Root Canal

There was a long box on the front porch when I got home the other evening. I spotted it as I pulled in to the garage. I wasn’t expecting a delivery and for a few minutes my mind raced with possibilities. The shipping label indicated that it had been sent by a dear friend who has become my pen-pal lately.

About a year ago I heard from two sisters who are both librarians. They remembered me as a regular patron of the Crestwood Library during my childhood. They had discovered my blog and found it to be an entertaining daily read. We exchanged several emails at a relaxed pace. Our correspondence has become more frequent as we discover more and more common interests, especially Catholicism, our families, grammar and figs.

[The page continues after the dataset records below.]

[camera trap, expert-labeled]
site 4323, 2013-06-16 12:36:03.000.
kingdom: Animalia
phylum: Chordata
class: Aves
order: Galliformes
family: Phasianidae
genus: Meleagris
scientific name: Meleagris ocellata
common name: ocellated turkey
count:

I needed scissors to open the box. While I went to get them, I wondered if they had sent me a large crucifix that would need assembly. Upon returning to the porch, I looked more closely and realized that the box came from Willis Orchards in Georgia. The dear sweet librarians sent me a tree that will bear a dear sweet fruit! The fig!

They had been reading with interest my attempts at growing fig cuttings. They’ve also been reading about my new job and even logged in to hear me over the internet. The note with the shipping label read, “Congratulations! from Nancy.”

I emailed Nancy to tell her that the surprise had arrived. She wrote back immediately, telling me that the man in Georgia recommended a Brown Turkey fig tree because it should thrive in Knoxville. He also wished her a blessed day, which sounds normal to a Southerner but is surprising to a Northerner like Nancy. She also warned me to be careful not to injure my back while digging a hole for the tree.

My wife and I decided it would be best to get professional help. I’m still referring to gardening. We asked Oscar, a general contractor who cuts lawns on weekends, to plant the tree. Oscar has a love for plants. He put potting soil in the hole first, then the tree, then replaced the dirt. He gently washed the tree’s bark before soaking the roots with water. Naturally, I promised him the first fig.